Captioned web image data:
——————————

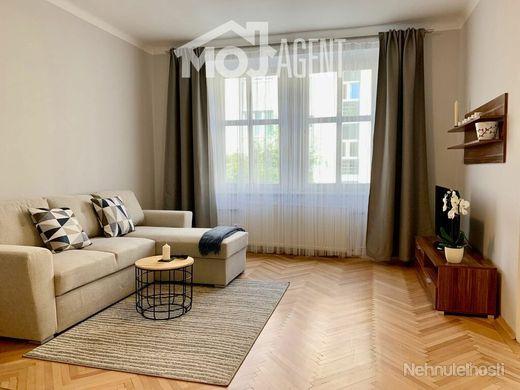 Ponúkam na PRENÁJOM 2izb. byt 64m2 + terasa 36m2 v centre Starého Mesta na ulici Šoltésovej. - obrázok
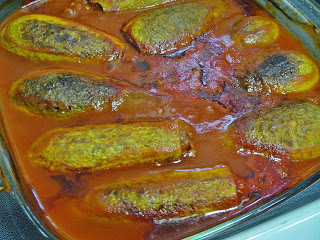 Фаршированные кабачки в томатном соусе - фото шаг 7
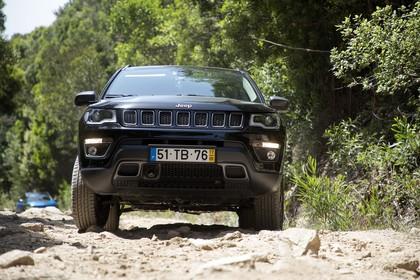 Jeep Compass Aussenansicht Front dynamisch schwarz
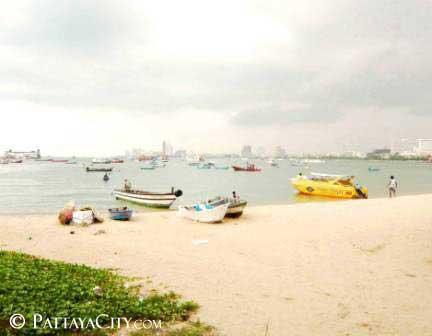 Jomtien boating beneath perfect overcast sunshine, Pattaya City.jpg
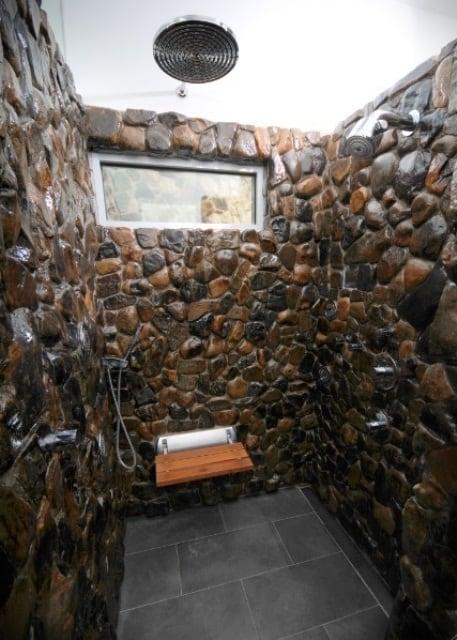 Duchas de piedra fotos ideas y consejos banium - Duchas de piedra ...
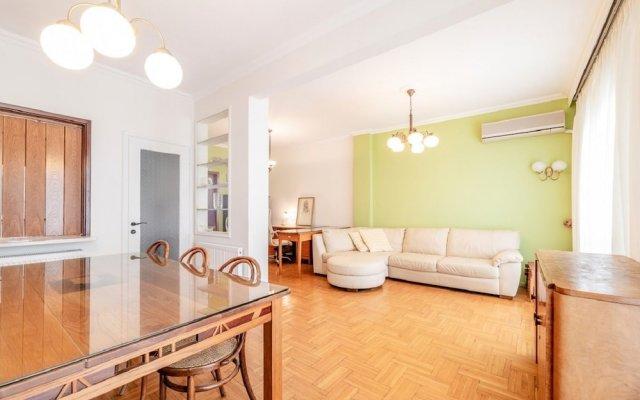 Отель Comfortable Classy Apartment In Thessaloniki Греция, Салоники - отзывы, цены и фото номеров - забронировать отель Comfortable Classy Apartment In Thessaloniki онлайн комната для гостей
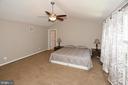 HUGE Master Bedroom plenty of room  & ceiling fan - 20418 ROSEMALLOW CT, STERLING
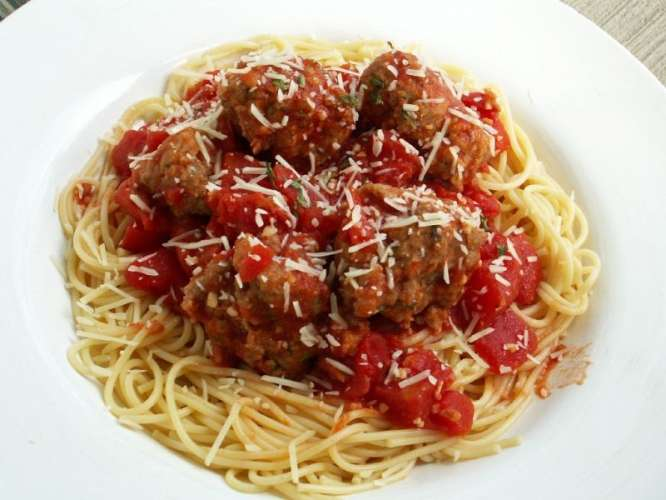 keemay kay ball aur spaghetti Recipe In Urdu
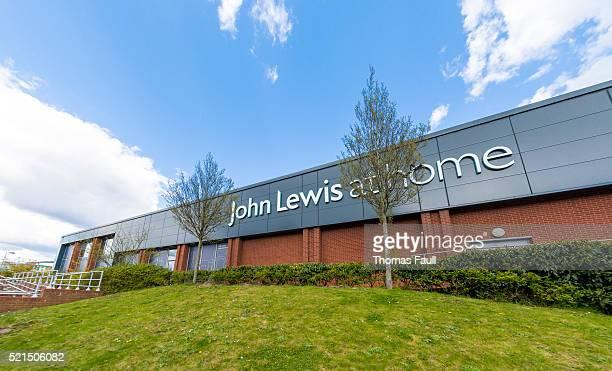 ジョン・ルイスでショッピング - プール市 ストックフォトと画像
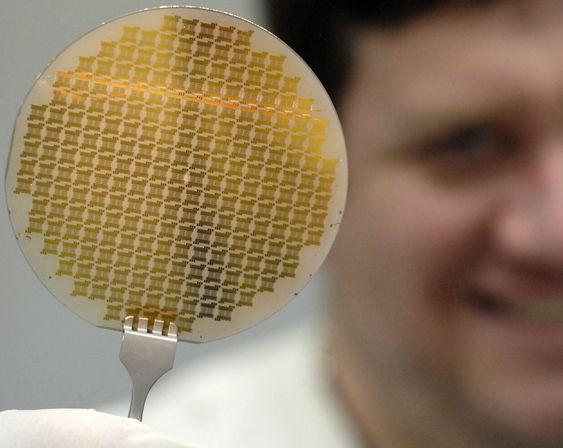10 cm grafen-wafer laget ved Penn State. Den inneholder mer enn 22 tusen enheter og teststrukturer.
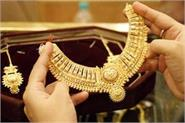 gold falls on muted demand silver steady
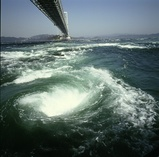 大潮、観潮時の渦潮(その2)。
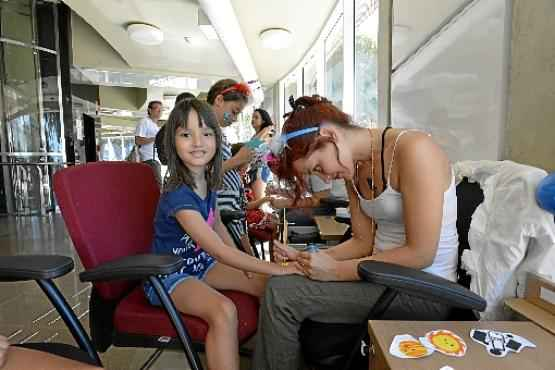 Levada pela mãe, Sara, a menina Maria Teresa, 6 anos, se divertiu com as muitas atrações da atividade (Gustavo Moreno/CB/D.A Press)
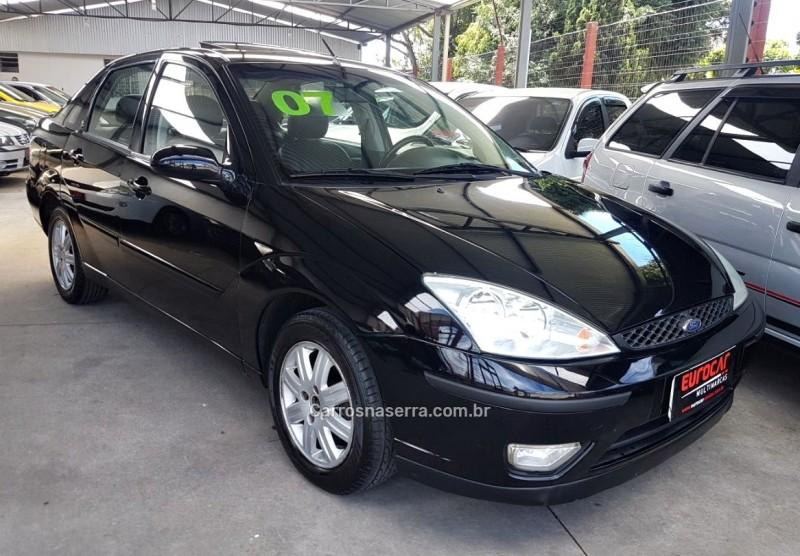 focus 2.0 ghia sedan 16v gasolina 4p automatico 2007 caxias do sul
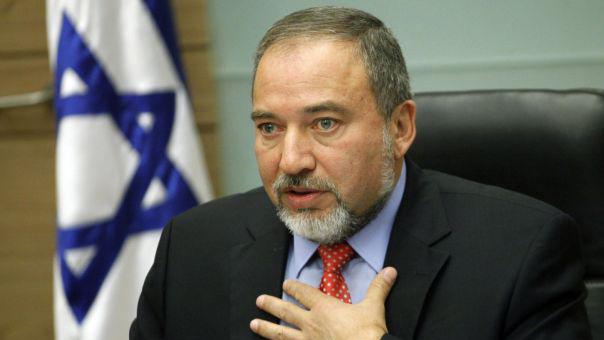 إسرائيل تبتلع اتهامها.. ليبرمان: أنا ثرثار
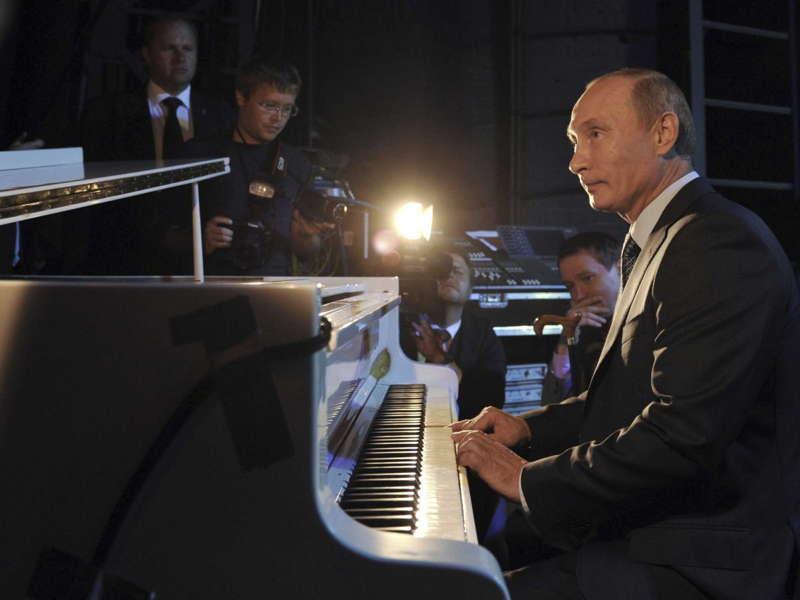 Putin Piano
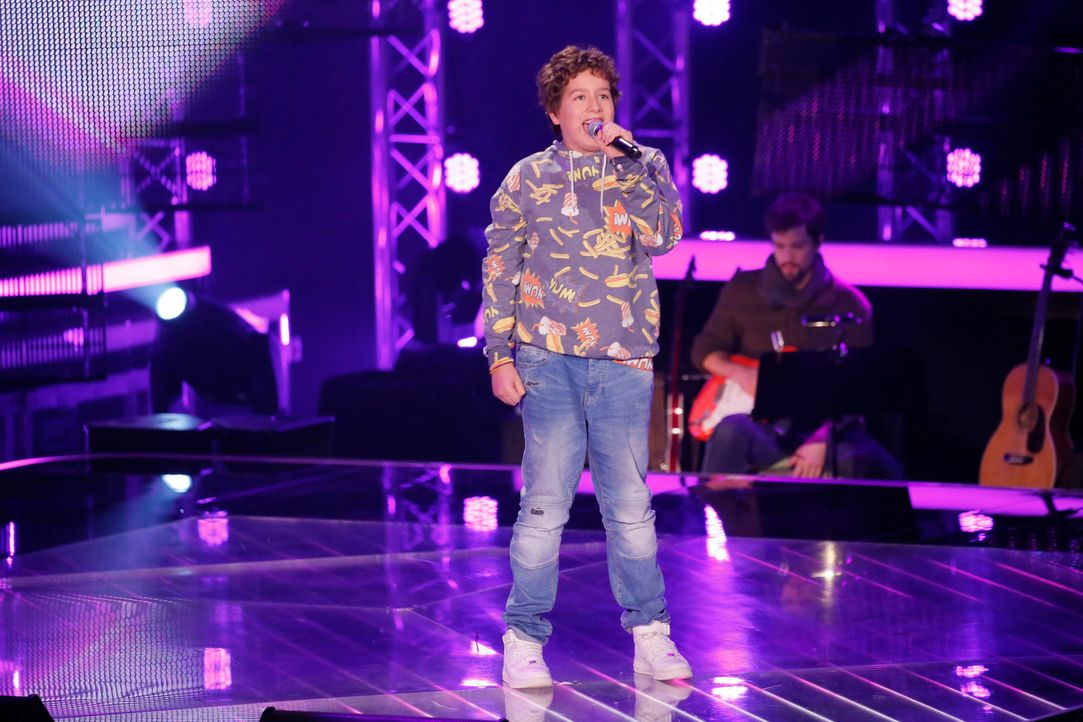 The-Voice-Kids-s04e02-Luca-2-SAT1-Richard-Huebner - Bildquelle: © SAT.1/ Richard Hübner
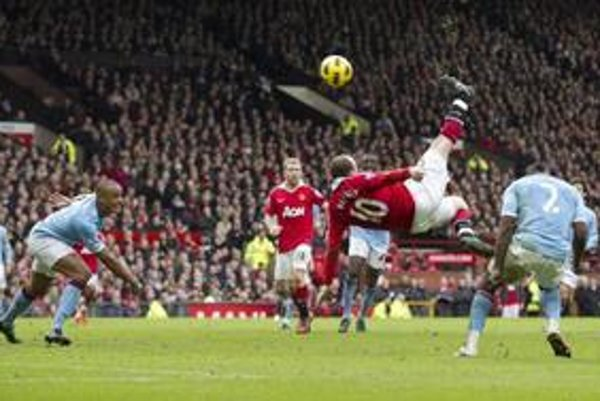 Rooney rozhodol derby parádnym gólom.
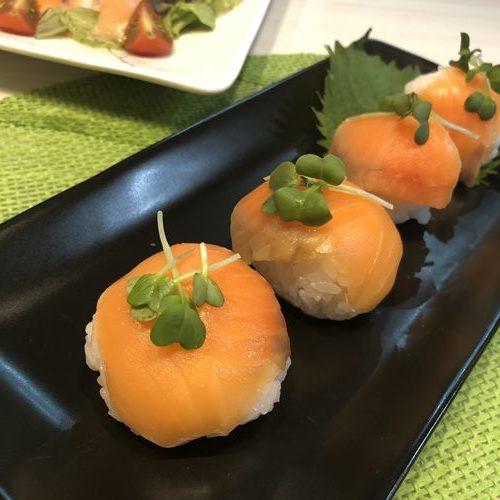お皿に盛りつけた業務スーパーのスモークサーモンを使った手毬寿司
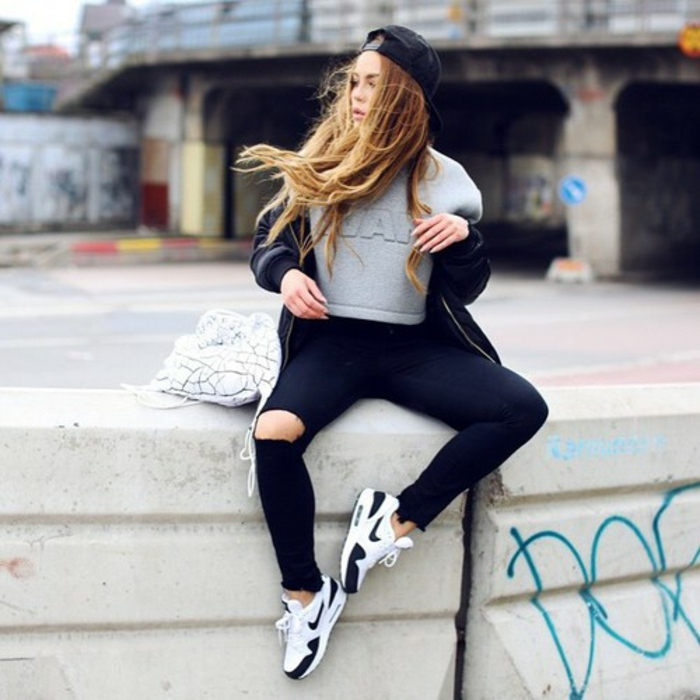 tenue de sport femme swag, cheveux blonds, sweat gris, bonnet noir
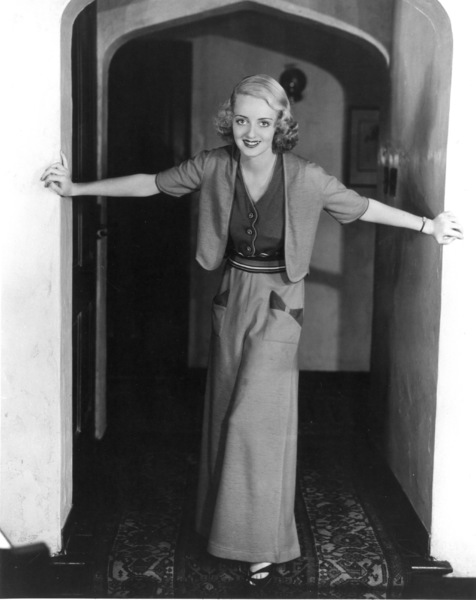 Bette Davis, 1932.Photo by Irving Lippman - Image 0701_2126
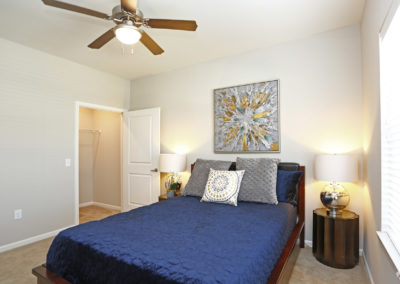 sansom-pointe-senior-sansom-park-tx-2br1ba---971sf-model---bedroom (1)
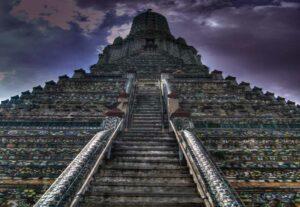 Die Stufen des Wat Aruns bilden einen imposanten Anblick am Chao Phraya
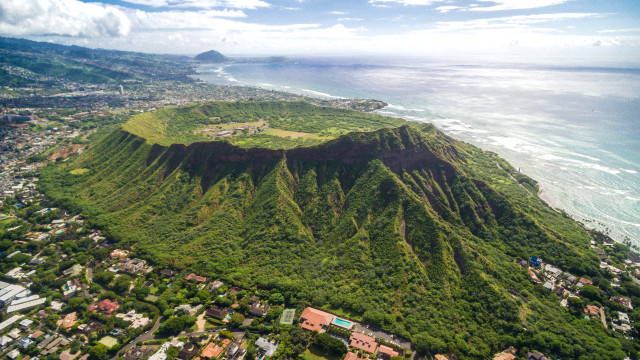 Diamond Head Crater Trail, Oahu , Hawaii, USA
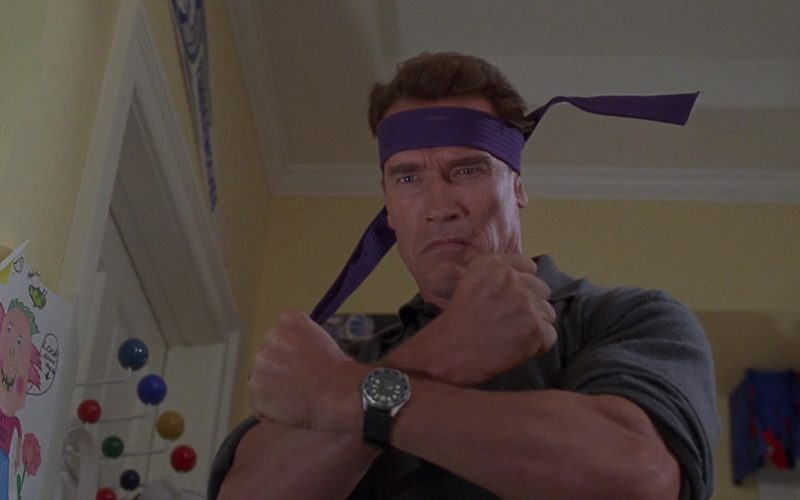 Armitron Diver Wrist Watch Worn by Arnold Schwarzenegger in Jingle All the Way (1996)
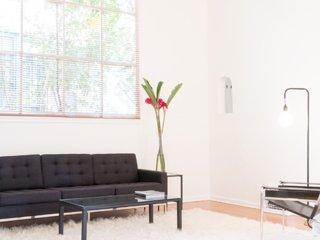 Tasteful 2 Bedroom Apartment in the Hollywood Hills, Los Ángeles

——————————

The task: Would you copy the records word for word, without any of their pictures?

Solution to the problem:
 Ponúkam na PRENÁJOM 2izb. byt 64m2 + terasa 36m2 v centre Starého Mesta na ulici Šoltésovej. - obrázok
 Фаршированные кабачки в томатном соусе - фото шаг 7
 Jeep Compass Aussenansicht Front dynamisch schwarz
 Jomtien boating beneath perfect overcast sunshine, Pattaya City.jpg
 Duchas de piedra fotos ideas y consejos banium - Duchas de piedra ...
 Отель Comfortable Classy Apartment In Thessaloniki Греция, Салоники - отзывы, цены и фото номеров - забронировать отель Comfortable Classy Apartment In Thessaloniki онлайн комната для гостей
 HUGE Master Bedroom plenty of room  & ceiling fan - 20418 ROSEMALLOW CT, STERLING
 keemay kay ball aur spaghetti Recipe In Urdu
 ジョン・ルイスでショッピング - プール市 ストックフォトと画像
10 cm grafen-wafer laget ved Penn State. Den inneholder mer enn 22 tusen enheter og teststrukturer.
 gold falls on muted demand silver steady
 大潮、観潮時の渦潮(その2)。
 Levada pela mãe, Sara, a menina Maria Teresa, 6 anos, se divertiu com as muitas atrações da atividade (Gustavo Moreno/CB/D.A Press)
 focus 2.0 ghia sedan 16v gasolina 4p automatico 2007 caxias do sul
 إسرائيل تبتلع اتهامها.. ليبرمان: أنا ثرثار
 Putin Piano
 The-Voice-Kids-s04e02-Luca-2-SAT1-Richard-Huebner - Bildquelle: © SAT.1/ Richard Hübner
 Rooney rozhodol derby parádnym gólom.
お皿に盛りつけた業務スーパーのスモークサーモンを使った手毬寿司
 tenue de sport femme swag, cheveux blonds, sweat gris, bonnet noir
 Bette Davis, 1932.Photo by Irving Lippman - Image 0701_2126
 sansom-pointe-senior-sansom-park-tx-2br1ba---971sf-model---bedroom (1)
 Die Stufen des Wat Aruns bilden einen imposanten Anblick am Chao Phraya
 Diamond Head Crater Trail, Oahu , Hawaii, USA
 Armitron Diver Wrist Watch Worn by Arnold Schwarzenegger in Jingle All the Way (1996)
 Tasteful 2 Bedroom Apartment in the Hollywood Hills, Los Ángeles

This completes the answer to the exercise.